83. Manusia adalah wajah

Start from the beginning
                                    

"Bukan aku!"

"Jangan pernah berpikir untuk mencabutnya. Jika tidak, kamu mungkin tidak menikah karena kepribadian suami kamu."

Mata Erna mulai bergetar gelisah mendengar kata-kata kasarnya.

Kupikir aku mengenal nenek-nenek itu dengan baik, tapi sepertinya aku sombong. Apakah ada perbedaan antara nenek desa dan nenek kota besar? Wanita tua di depannya ini sangat berbeda dengan nenek-nenek yang dikenal Erna. Sekilas, ada sudut yang mengingatkanku pada Björn. Mungkin karena aspek itulah aku bisa memberanikan diri mengunjungi Duchess Arsene setiap minggunya, meski dia bukan orang yang mudah untuk dihadapi.

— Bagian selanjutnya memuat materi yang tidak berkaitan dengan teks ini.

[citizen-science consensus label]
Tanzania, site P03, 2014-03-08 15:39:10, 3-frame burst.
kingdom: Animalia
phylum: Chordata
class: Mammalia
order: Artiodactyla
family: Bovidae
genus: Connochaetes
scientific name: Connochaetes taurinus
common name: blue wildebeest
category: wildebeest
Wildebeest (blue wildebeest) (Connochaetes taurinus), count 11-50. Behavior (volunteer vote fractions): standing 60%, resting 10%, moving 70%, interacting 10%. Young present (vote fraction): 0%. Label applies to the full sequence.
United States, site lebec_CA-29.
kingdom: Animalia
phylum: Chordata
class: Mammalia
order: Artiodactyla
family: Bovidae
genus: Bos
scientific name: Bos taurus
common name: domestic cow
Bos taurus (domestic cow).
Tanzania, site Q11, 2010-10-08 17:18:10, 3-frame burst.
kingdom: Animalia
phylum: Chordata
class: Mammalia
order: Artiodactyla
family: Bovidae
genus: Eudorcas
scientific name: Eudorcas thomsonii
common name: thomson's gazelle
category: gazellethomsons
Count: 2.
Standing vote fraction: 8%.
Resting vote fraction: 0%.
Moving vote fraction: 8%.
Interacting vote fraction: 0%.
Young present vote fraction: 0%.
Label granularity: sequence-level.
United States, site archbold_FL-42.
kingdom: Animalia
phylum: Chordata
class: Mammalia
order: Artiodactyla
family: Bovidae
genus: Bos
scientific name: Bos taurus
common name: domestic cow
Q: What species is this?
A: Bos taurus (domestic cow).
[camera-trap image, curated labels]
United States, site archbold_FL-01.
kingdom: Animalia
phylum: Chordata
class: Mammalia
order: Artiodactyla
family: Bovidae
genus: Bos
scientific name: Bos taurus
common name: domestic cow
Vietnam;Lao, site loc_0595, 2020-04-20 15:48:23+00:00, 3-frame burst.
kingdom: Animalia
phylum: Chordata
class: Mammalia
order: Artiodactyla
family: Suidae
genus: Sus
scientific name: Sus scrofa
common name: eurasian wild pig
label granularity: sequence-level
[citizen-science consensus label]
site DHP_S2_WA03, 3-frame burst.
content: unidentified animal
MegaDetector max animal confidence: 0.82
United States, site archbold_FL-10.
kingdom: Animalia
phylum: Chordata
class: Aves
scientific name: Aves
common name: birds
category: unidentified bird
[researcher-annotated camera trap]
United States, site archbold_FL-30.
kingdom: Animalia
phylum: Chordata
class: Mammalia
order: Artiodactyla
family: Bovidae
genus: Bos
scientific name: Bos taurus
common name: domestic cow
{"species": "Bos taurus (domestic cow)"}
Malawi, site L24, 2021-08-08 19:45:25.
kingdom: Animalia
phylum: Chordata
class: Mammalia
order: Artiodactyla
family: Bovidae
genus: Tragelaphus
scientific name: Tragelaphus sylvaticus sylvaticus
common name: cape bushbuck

Erna menjadi malu dan melihat ke luar jendela. Aku menggambar kata-kata dan tindakan buruk Björn yang aku lihat sejauh ini di lanskap. Dan mari kita dengan lembut menempatkan wajah pria selain Björn di sana. Hmm.... Aku sangat marah. Lebih dari yang kuingat. Aku tidak percaya kamu punya sisi sombong. Jika nenek desa Erna di Burford, Baroness Baden, mengetahuinya, dia akan merasa ngeri.

"itu menguntungkannya. Apakah aku benar?"

Senyuman nakal muncul di bibir Duchess Arsene, nenek kota besar Wina.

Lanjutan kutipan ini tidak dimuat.